What are some of your responsibilities?
I develop most of the protocols, write a lot of SOPs [standard operating procedures] and review projects. We make sure the cleanrooms are certified and are fit for clinical projects. Some of my responsibilities include pricing out services, writing service contracts, organizing operational logistics and creating the facility operating budgets. I also meet with the clients to determine their needs, assess our capabilities to deliver these and price out whatever services they need. It’s a busy place. We make sure that it’s always certified and ready to go.
What’s a typical day like?
It changes every day. We are constantly documenting all activities, checking the cleaning logs to make sure the room gets cleaned, performing environmental monitoring and updating practices. We make sure all the required documents are available and signed off prior to filing.
What’s the most rewarding part of your job?
Getting the products out of the lab and into the clinics—that’s the whole objective of the GMP facility.
What are some of the products that come out of the labs and into the clinics?
The facility is accessible to internal and external academics as well as industry projects. Current projects include isolating and culturing islet cells from the pancreas to treat diabetes; aseptic expansion of T cells; and viral transduction of T cells for treating a genetic disorder. Dr. Charles Cunningham, a senior scientist in Physical Sciences, is producing a hyperpolarized compound to detect early-stage heart failure and understand if metastatic cancers are responding to therapy. The facility is also preparing to use isolated autologous stem cells to treat burn patients.
Was there a learning curve when you started?

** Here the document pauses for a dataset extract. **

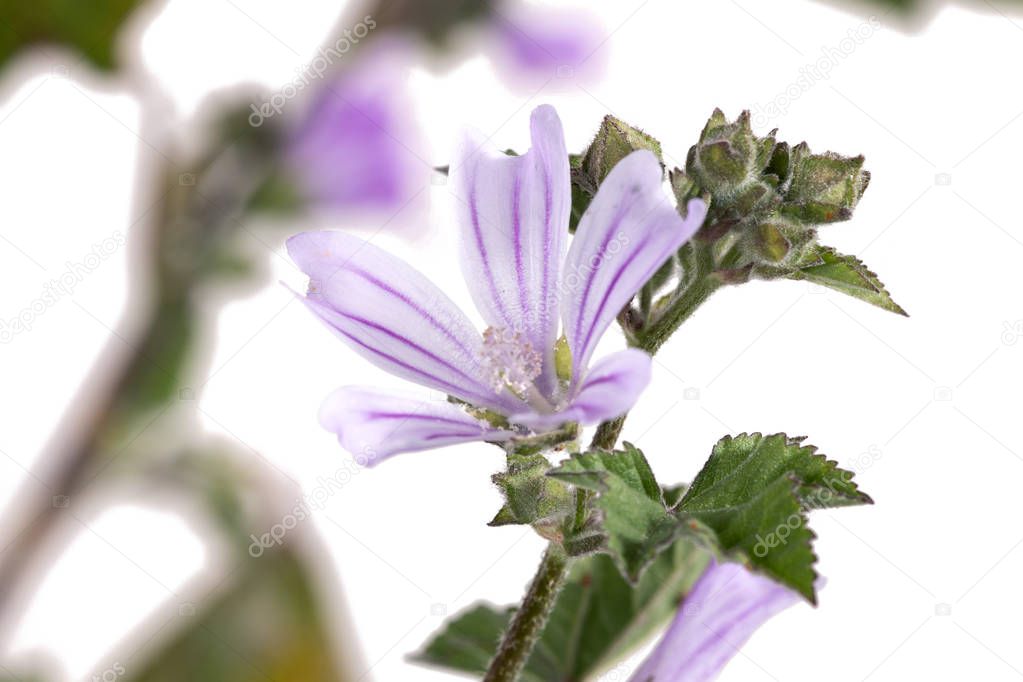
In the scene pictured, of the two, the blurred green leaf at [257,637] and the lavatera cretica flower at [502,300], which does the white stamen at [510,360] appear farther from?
the blurred green leaf at [257,637]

I took the facility from the ground up to the operation stage. We are a lot further [ahead] than where we were three years ago. When I started my job, there were no procedures or systems in place to start operating. We had to go through the validation phase, ensuring all critical equipment and utilities were qualified as per Health Canada specifications required to get the GMP facility up and running.
Is it common for hospital-based research institutes to have GMP facilities?

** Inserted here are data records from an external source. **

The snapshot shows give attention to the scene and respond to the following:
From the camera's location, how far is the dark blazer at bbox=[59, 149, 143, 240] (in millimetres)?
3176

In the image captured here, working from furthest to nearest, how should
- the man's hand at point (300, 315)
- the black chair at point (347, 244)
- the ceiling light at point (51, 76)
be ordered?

There is an increased need for these facilities and we are seeing a few of them coming up. In the U.S., they have quite a number of them in a lot of hospitals and research institutions. I think it’s because manufacturing stem cell and regenerative medicine products warrant such infrastructures. We need to have facilities like this to be able to do the cell therapy.

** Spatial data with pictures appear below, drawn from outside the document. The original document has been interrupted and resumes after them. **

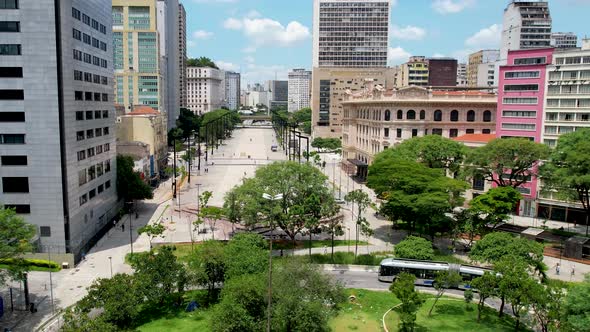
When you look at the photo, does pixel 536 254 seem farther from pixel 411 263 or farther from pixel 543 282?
pixel 411 263

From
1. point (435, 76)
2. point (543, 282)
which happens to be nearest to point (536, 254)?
point (543, 282)

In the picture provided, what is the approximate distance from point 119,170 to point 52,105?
20.6m

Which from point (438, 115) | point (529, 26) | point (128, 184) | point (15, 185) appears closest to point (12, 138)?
point (15, 185)

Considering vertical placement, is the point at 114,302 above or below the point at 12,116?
below

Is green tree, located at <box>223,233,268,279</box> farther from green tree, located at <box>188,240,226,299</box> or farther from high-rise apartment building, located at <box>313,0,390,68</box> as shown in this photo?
high-rise apartment building, located at <box>313,0,390,68</box>

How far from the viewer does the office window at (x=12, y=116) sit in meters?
43.8

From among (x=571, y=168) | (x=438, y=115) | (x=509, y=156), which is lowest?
(x=571, y=168)

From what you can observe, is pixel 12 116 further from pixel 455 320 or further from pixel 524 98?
pixel 524 98

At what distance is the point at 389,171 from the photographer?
57094 mm

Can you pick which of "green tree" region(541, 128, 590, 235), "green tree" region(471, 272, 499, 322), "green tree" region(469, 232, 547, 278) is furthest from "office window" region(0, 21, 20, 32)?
"green tree" region(541, 128, 590, 235)

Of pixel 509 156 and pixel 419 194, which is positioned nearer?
pixel 419 194

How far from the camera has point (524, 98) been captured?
68625mm

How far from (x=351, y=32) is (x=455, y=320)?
527 feet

Are you fully operational right now?
We are fully operational. We had our quality matrix survey done, and we are 80% there in terms of quality and what we can offer our clients.
Do you have any hobbies or interests you enjoy outside of work?
I like to read a lot of different novels. A good thing about my commute is that I’m able to read and get certain aspects of work done on the TTC and GO Transit. I spend a lot of my time with my kids because they are young and involved in activities.
Why did you choose a career in science?
I love experimenting, and I’ve always been drawn to anything scientific, the unknown, basically, just finding out how something works. Biological systems have always fascinated me. I’ve seen myself in a lab coat ever since I was a little girl.
Did you ever think you would manage a GMP facility?
No, I had never thought about it. For me, I always thought I’d be in research and probably teaching. I never really thought I would be behind the desk working in an operational role. But I do enjoy the numerous aspects of what I’m doing and being in a constant state of learning.
The GMP facility is part of the Centre for Research in Image-Guided Therapeutics, funded by the Canada Foundation for Innovation.